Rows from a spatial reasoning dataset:
-- Begin --

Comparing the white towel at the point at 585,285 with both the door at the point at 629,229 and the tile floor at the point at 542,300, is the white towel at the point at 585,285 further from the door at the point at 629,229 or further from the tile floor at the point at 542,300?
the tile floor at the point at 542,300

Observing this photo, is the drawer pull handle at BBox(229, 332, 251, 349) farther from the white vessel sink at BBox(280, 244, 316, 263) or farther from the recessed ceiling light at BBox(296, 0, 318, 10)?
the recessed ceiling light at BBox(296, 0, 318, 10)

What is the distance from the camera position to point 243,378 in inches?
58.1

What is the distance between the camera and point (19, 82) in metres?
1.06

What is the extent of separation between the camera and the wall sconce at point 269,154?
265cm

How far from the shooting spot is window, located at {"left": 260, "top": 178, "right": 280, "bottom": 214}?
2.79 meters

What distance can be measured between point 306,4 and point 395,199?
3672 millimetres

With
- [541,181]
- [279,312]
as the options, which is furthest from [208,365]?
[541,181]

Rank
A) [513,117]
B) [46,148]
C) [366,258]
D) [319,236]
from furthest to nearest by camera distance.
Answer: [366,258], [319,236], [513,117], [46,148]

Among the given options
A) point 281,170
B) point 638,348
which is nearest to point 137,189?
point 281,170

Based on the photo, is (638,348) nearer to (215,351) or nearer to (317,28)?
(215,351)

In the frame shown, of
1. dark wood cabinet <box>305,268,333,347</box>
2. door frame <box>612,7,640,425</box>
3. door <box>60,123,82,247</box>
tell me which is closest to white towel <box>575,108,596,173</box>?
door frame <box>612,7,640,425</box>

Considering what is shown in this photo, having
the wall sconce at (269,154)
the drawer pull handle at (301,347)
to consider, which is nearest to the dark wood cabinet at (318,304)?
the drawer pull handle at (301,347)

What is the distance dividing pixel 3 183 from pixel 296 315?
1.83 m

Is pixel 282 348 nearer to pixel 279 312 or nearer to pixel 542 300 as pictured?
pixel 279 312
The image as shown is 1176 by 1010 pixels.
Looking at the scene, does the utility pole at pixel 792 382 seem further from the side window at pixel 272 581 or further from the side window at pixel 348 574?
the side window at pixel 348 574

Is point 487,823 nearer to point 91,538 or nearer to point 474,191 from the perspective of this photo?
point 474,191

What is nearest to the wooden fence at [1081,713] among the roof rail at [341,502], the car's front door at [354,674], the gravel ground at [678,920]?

-- End --

Aim: Render the records above as a JSON list of strings, with one string for each line and the blank lines left out.

Output of the exercise:
[
  "Comparing the white towel at the point at 585,285 with both the door at the point at 629,229 and the tile floor at the point at 542,300, is the white towel at the point at 585,285 further from the door at the point at 629,229 or further from the tile floor at the point at 542,300?",
  "the tile floor at the point at 542,300",
  "Observing this photo, is the drawer pull handle at BBox(229, 332, 251, 349) farther from the white vessel sink at BBox(280, 244, 316, 263) or farther from the recessed ceiling light at BBox(296, 0, 318, 10)?",
  "the recessed ceiling light at BBox(296, 0, 318, 10)",
  "What is the distance from the camera position to point 243,378 in inches?",
  "58.1",
  "What is the distance between the camera and point (19, 82) in metres?",
  "1.06",
  "What is the extent of separation between the camera and the wall sconce at point 269,154?",
  "265cm",
  "How far from the shooting spot is window, located at {\"left\": 260, \"top\": 178, \"right\": 280, \"bottom\": 214}?",
  "2.79 meters",
  "What distance can be measured between point 306,4 and point 395,199?",
  "3672 millimetres",
  "With",
  "- [541,181]",
  "- [279,312]",
  "as the options, which is furthest from [208,365]?",
  "[541,181]",
  "Rank",
  "A) [513,117]",
  "B) [46,148]",
  "C) [366,258]",
  "D) [319,236]",
  "from furthest to nearest by camera distance.",
  "Answer: [366,258], [319,236], [513,117], [46,148]",
  "Among the given options",
  "A) point 281,170",
  "B) point 638,348",
  "which is nearest to point 137,189?",
  "point 281,170",
  "Based on the photo, is (638,348) nearer to (215,351) or nearer to (317,28)?",
  "(215,351)",
  "In the frame shown, of",
  "1. dark wood cabinet <box>305,268,333,347</box>",
  "2. door frame <box>612,7,640,425</box>",
  "3. door <box>60,123,82,247</box>",
  "tell me which is closest to white towel <box>575,108,596,173</box>?",
  "door frame <box>612,7,640,425</box>",
  "Considering what is shown in this photo, having",
  "the wall sconce at (269,154)",
  "the drawer pull handle at (301,347)",
  "to consider, which is nearest to the dark wood cabinet at (318,304)?",
  "the drawer pull handle at (301,347)",
  "What is the distance dividing pixel 3 183 from pixel 296 315?",
  "1.83 m",
  "Is pixel 282 348 nearer to pixel 279 312 or nearer to pixel 542 300 as pictured?",
  "pixel 279 312",
  "The image as shown is 1176 by 1010 pixels.",
  "Looking at the scene, does the utility pole at pixel 792 382 seem further from the side window at pixel 272 581 or further from the side window at pixel 348 574?",
  "the side window at pixel 348 574",
  "Is point 487,823 nearer to point 91,538 or nearer to point 474,191 from the perspective of this photo?",
  "point 474,191",
  "What is nearest to the wooden fence at [1081,713] among the roof rail at [341,502], the car's front door at [354,674], the gravel ground at [678,920]?"
]